● **Stated exercise**
Reproduce each of the items below word for word, line by line, with nothing changed or left out.

● **Data extract**

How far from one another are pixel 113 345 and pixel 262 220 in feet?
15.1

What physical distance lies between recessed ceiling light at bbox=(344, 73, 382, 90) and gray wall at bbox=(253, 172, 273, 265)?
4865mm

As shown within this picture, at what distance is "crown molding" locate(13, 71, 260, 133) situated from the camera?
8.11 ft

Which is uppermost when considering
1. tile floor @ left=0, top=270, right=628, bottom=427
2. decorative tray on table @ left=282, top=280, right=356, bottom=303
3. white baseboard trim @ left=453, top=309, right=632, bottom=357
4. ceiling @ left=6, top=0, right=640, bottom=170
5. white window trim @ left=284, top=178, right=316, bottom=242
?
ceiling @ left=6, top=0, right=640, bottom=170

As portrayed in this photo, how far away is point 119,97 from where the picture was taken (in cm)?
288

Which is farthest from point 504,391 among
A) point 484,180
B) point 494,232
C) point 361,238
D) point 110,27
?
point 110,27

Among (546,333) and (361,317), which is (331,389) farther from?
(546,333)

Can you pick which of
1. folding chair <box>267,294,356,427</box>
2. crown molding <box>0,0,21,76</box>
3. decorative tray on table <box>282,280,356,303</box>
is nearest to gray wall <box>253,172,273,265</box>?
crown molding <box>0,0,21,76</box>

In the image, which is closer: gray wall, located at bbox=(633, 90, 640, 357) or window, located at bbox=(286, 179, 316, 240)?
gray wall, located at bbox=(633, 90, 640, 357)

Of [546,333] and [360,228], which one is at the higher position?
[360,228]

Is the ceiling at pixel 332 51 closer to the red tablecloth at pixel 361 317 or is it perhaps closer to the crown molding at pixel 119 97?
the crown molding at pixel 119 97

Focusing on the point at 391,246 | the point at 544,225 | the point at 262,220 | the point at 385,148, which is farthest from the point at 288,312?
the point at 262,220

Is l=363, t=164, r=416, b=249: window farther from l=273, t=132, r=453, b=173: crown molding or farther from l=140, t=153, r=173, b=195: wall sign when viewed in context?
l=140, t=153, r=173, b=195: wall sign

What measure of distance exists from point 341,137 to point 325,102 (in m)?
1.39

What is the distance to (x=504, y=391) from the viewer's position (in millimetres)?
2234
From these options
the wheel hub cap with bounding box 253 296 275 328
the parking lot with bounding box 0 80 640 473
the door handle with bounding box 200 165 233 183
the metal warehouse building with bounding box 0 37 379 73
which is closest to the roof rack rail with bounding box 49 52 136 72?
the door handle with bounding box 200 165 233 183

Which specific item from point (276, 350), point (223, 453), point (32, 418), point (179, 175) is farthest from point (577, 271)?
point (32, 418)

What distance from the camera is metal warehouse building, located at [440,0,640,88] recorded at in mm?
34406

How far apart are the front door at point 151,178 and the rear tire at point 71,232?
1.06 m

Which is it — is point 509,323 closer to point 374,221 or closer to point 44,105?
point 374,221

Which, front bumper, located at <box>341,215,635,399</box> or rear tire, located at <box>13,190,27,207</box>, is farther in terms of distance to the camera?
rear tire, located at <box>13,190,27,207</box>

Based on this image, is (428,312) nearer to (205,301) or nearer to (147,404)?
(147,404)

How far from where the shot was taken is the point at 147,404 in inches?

● **Worked answer**
How far from one another are pixel 113 345 and pixel 262 220 in feet?
15.1

What physical distance lies between recessed ceiling light at bbox=(344, 73, 382, 90) and gray wall at bbox=(253, 172, 273, 265)?
4865mm

As shown within this picture, at what distance is "crown molding" locate(13, 71, 260, 133) situated from the camera?
8.11 ft

Which is uppermost when considering
1. tile floor @ left=0, top=270, right=628, bottom=427
2. decorative tray on table @ left=282, top=280, right=356, bottom=303
3. white baseboard trim @ left=453, top=309, right=632, bottom=357
4. ceiling @ left=6, top=0, right=640, bottom=170
5. white window trim @ left=284, top=178, right=316, bottom=242
?
ceiling @ left=6, top=0, right=640, bottom=170

As portrayed in this photo, how far away is point 119,97 from where the picture was taken (in cm)?
288

Which is farthest from point 504,391 among
A) point 484,180
B) point 494,232
C) point 361,238
D) point 110,27
?
point 110,27

Among (546,333) and (361,317), which is (331,389) farther from?
(546,333)

Can you pick which of
1. folding chair <box>267,294,356,427</box>
2. crown molding <box>0,0,21,76</box>
3. decorative tray on table <box>282,280,356,303</box>
is nearest to gray wall <box>253,172,273,265</box>?
crown molding <box>0,0,21,76</box>

In the image, which is closer: gray wall, located at bbox=(633, 90, 640, 357) or window, located at bbox=(286, 179, 316, 240)?
gray wall, located at bbox=(633, 90, 640, 357)

Of [546,333] and [360,228], which one is at the higher position?
[360,228]

Is the ceiling at pixel 332 51 closer to the red tablecloth at pixel 361 317 or is it perhaps closer to the crown molding at pixel 119 97?
the crown molding at pixel 119 97

Focusing on the point at 391,246 | the point at 544,225 | the point at 262,220 | the point at 385,148, which is farthest from the point at 288,312?
the point at 262,220

Is l=363, t=164, r=416, b=249: window farther from l=273, t=132, r=453, b=173: crown molding or farther from l=140, t=153, r=173, b=195: wall sign when viewed in context?
l=140, t=153, r=173, b=195: wall sign

What measure of distance exists from point 341,137 to point 325,102 (in m)?
1.39

What is the distance to (x=504, y=391) from the viewer's position (in millimetres)?
2234
From these options
the wheel hub cap with bounding box 253 296 275 328
the parking lot with bounding box 0 80 640 473
the door handle with bounding box 200 165 233 183
the metal warehouse building with bounding box 0 37 379 73
which is closest to the roof rack rail with bounding box 49 52 136 72?
the door handle with bounding box 200 165 233 183

Which specific item from point (276, 350), point (223, 453), point (32, 418), point (179, 175) is farthest from point (577, 271)?
point (32, 418)

What distance from the camera is metal warehouse building, located at [440,0,640,88] recorded at in mm?
34406

How far apart are the front door at point 151,178 and the rear tire at point 71,232?
1.06 m

Which is it — is point 509,323 closer to point 374,221 or closer to point 44,105?
point 374,221

Which, front bumper, located at <box>341,215,635,399</box> or rear tire, located at <box>13,190,27,207</box>, is farther in terms of distance to the camera?
rear tire, located at <box>13,190,27,207</box>

Based on this image, is (428,312) nearer to (205,301) or nearer to (147,404)?
(147,404)

How far from where the shot was taken is the point at 147,404 in inches?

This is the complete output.